I have an Apache Beam pipeline running on Google Dataflow whose job is rather simple:
- It reads individual JSON objects from Pub/Sub
- Parses them
- And sends them via HTTP to some API
This API requires me to send the items in batches of 75. So I built a DoFn
that accumulates events in a list and publish them via this API once they I get 75. This results to be too slow, so I thought instead of executing those HTTP requests in different threads using a thread pool.
The implementation of what I have right now looks like this:
private class WriteFn : DoFn<TheEvent, Void>() {
@Transient var api: TheApi
@Transient var currentBatch: MutableList<TheEvent>
@Transient var executor: ExecutorService
@Setup
fun setup() {
api = buildApi()
executor = Executors.newCachedThreadPool()
}
@StartBundle
fun startBundle() {
currentBatch = mutableListOf()
}
@ProcessElement
fun processElement(processContext: ProcessContext) {
val record = processContext.element()
currentBatch.add(record)
if (currentBatch.size >= 75) {
flush()
}
}
private fun flush() {
val payloadTrack = currentBatch.toList()
executor.submit {
api.sendToApi(payloadTrack)
}
currentBatch.clear()
}
@FinishBundle
fun finishBundle() {
if (currentBatch.isNotEmpty()) {
flush()
}
}
@Teardown
fun teardown() {
executor.shutdown()
executor.awaitTermination(30, TimeUnit.SECONDS)
}
}
This seems to work "fine" in the sense that data is making it to the API. But I don't know if this is the right approach and I have the sense that this is very slow.

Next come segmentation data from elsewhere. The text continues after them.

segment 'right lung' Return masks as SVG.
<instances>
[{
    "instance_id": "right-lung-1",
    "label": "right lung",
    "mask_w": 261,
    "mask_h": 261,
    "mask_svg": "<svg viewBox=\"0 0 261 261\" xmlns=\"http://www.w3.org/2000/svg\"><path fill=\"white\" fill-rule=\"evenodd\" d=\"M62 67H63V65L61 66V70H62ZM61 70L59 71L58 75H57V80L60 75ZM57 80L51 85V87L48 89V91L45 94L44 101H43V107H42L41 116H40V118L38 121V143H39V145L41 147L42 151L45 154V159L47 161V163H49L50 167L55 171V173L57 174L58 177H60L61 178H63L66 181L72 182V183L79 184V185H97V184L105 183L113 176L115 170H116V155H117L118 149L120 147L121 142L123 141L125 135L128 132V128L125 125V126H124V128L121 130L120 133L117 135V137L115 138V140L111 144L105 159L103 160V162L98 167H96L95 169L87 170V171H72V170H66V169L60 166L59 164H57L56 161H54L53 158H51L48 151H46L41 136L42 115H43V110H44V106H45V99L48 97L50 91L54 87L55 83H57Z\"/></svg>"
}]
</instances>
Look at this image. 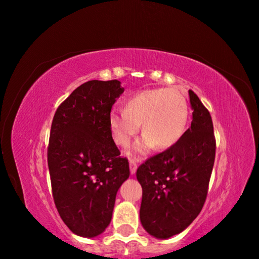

The reason I think it's slow is that when load testing (by sending a few million events to Pub/Sub), it takes it up to 8 times more time for the pipeline to forward those messages to the API (which has response times of under 8ms) than for my laptop to feed them into Pub/Sub.
Is there any problem with my implementation? Is this the way I should be doing this?
Also... am I required to wait for all the requests to finish in my @FinishBundle
method (i.e. by getting the futures returned by the executor and waiting on them)?